Excerpted data:
_ _ _ _ _
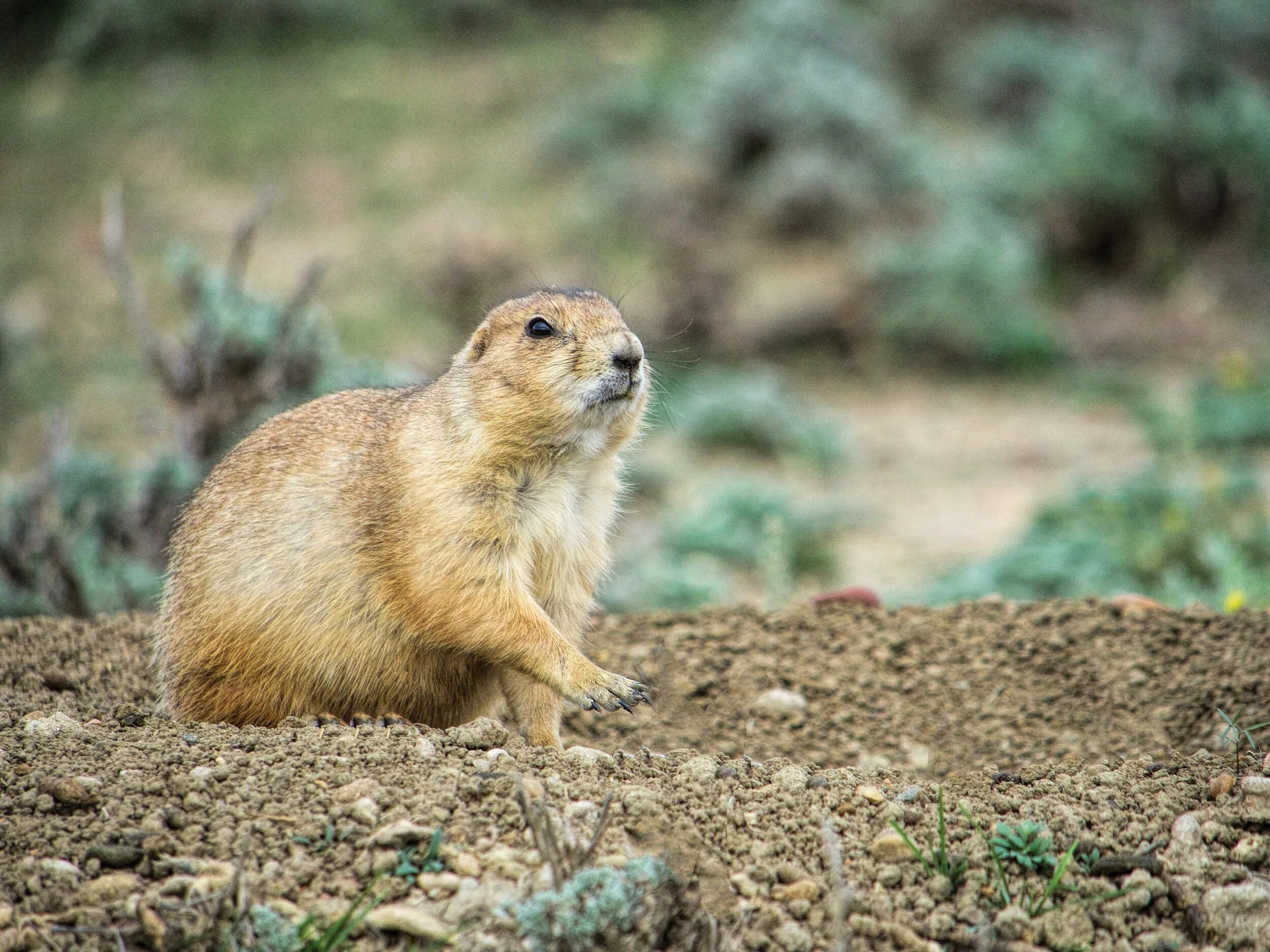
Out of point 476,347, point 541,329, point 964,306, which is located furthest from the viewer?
_ _ _ _ _
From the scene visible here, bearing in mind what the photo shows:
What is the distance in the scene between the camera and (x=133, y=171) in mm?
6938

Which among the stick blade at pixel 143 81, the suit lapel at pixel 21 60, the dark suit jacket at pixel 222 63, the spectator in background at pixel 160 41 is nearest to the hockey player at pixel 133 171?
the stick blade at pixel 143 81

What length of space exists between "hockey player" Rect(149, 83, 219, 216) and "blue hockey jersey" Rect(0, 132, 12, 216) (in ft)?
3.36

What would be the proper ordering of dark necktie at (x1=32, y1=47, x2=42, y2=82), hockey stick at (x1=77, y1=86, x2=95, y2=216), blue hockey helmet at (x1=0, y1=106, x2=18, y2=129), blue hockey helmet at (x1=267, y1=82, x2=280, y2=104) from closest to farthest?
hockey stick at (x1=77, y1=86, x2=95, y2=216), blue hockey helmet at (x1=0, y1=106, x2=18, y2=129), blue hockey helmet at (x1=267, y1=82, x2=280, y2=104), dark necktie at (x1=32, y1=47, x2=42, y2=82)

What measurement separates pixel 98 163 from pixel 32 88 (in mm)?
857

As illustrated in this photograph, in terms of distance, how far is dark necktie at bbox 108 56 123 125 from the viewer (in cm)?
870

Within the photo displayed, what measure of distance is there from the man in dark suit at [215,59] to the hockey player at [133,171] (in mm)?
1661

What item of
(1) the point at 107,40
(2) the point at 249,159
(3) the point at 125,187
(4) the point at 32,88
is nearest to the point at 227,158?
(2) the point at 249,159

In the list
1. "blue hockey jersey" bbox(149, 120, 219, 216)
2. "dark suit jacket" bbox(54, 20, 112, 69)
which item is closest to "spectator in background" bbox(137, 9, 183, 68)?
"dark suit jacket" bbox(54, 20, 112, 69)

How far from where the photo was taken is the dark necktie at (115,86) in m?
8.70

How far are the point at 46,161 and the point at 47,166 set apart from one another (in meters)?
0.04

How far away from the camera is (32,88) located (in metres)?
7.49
_ _ _ _ _
Problem to work on: Collect every line of the material above that contains the word "helmet", copying each line in full. Case counts.

Solution to this exercise:
What would be the proper ordering of dark necktie at (x1=32, y1=47, x2=42, y2=82), hockey stick at (x1=77, y1=86, x2=95, y2=216), blue hockey helmet at (x1=0, y1=106, x2=18, y2=129), blue hockey helmet at (x1=267, y1=82, x2=280, y2=104) from closest to farthest?
hockey stick at (x1=77, y1=86, x2=95, y2=216), blue hockey helmet at (x1=0, y1=106, x2=18, y2=129), blue hockey helmet at (x1=267, y1=82, x2=280, y2=104), dark necktie at (x1=32, y1=47, x2=42, y2=82)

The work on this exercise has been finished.